▶ TASK BRIEF: For this exercise, write out every entry exactly and leave the pictures out.

[Collected data entries]
──────

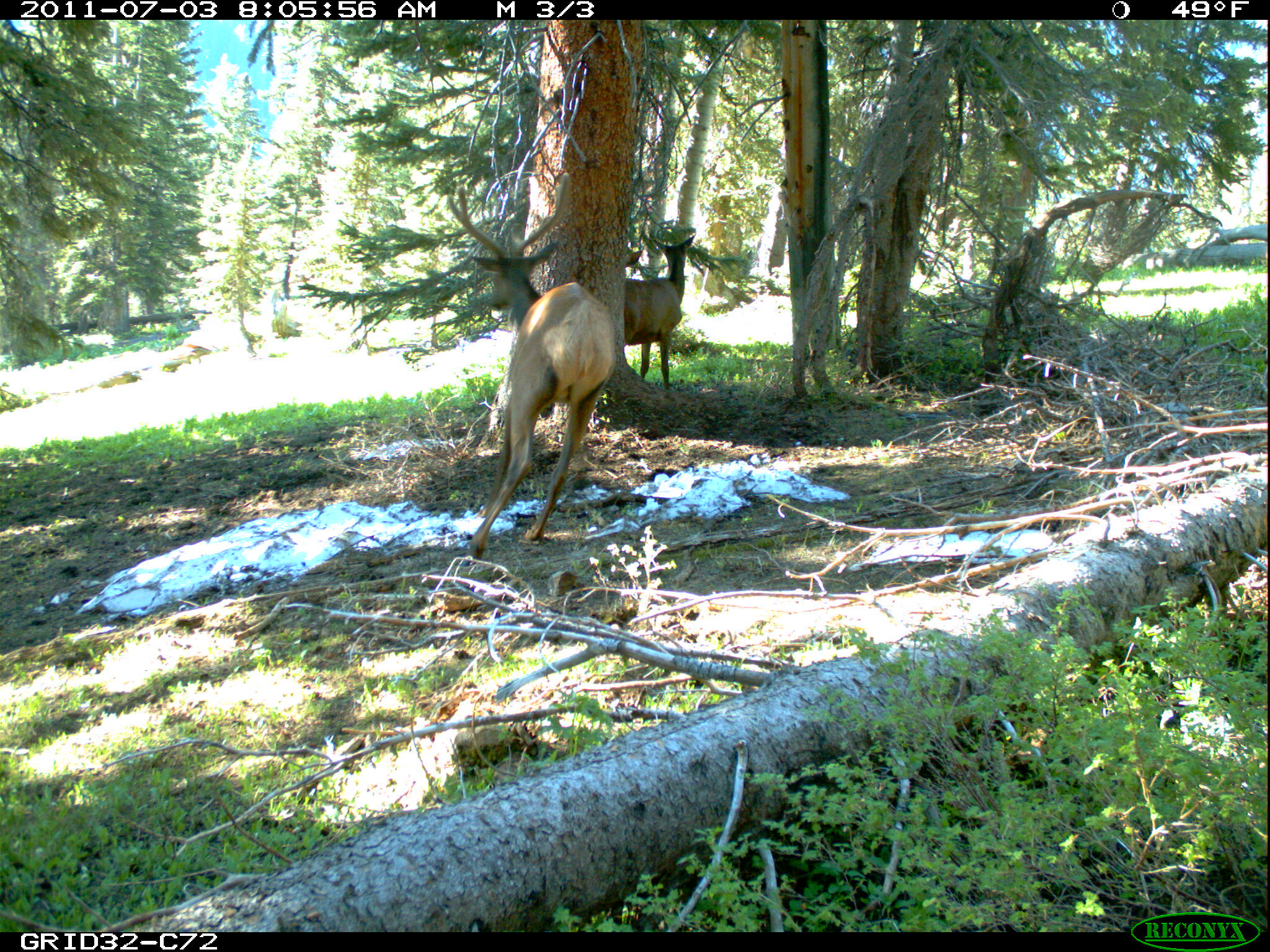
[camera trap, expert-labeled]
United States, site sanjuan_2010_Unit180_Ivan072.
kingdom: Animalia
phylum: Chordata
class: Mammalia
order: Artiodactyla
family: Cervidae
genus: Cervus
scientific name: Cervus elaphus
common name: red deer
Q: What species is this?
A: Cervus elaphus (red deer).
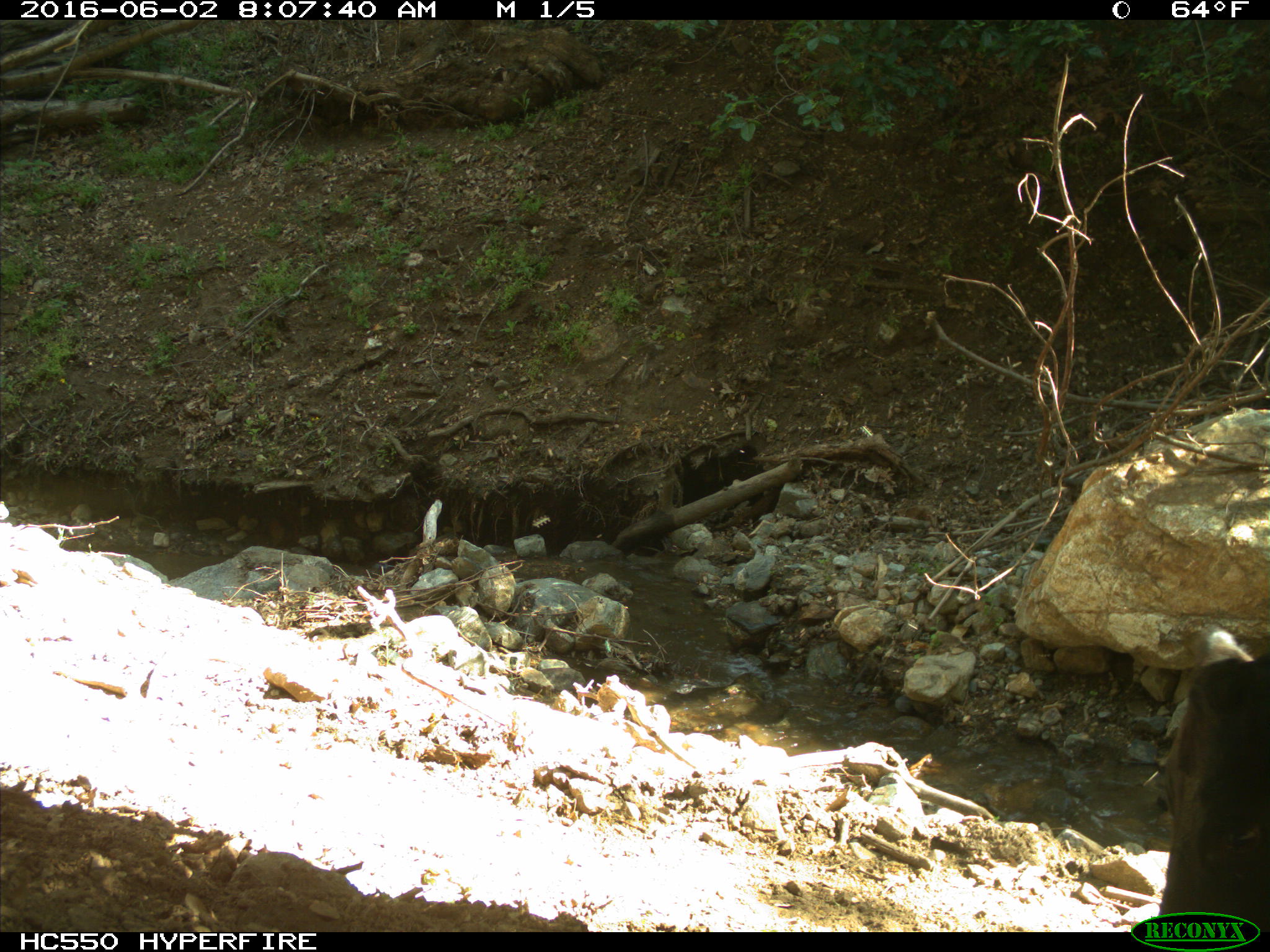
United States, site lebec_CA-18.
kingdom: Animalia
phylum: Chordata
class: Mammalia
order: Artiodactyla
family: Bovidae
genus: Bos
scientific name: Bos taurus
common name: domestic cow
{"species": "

──────

▶ ANSWER SPACE:
[camera trap, expert-labeled]
United States, site sanjuan_2010_Unit180_Ivan072.
kingdom: Animalia
phylum: Chordata
class: Mammalia
order: Artiodactyla
family: Cervidae
genus: Cervus
scientific name: Cervus elaphus
common name: red deer
Q: What species is this?
A: Cervus elaphus (red deer).
United States, site lebec_CA-18.
kingdom: Animalia
phylum: Chordata
class: Mammalia
order: Artiodactyla
family: Bovidae
genus: Bos
scientific name: Bos taurus
common name: domestic cow
{"species": "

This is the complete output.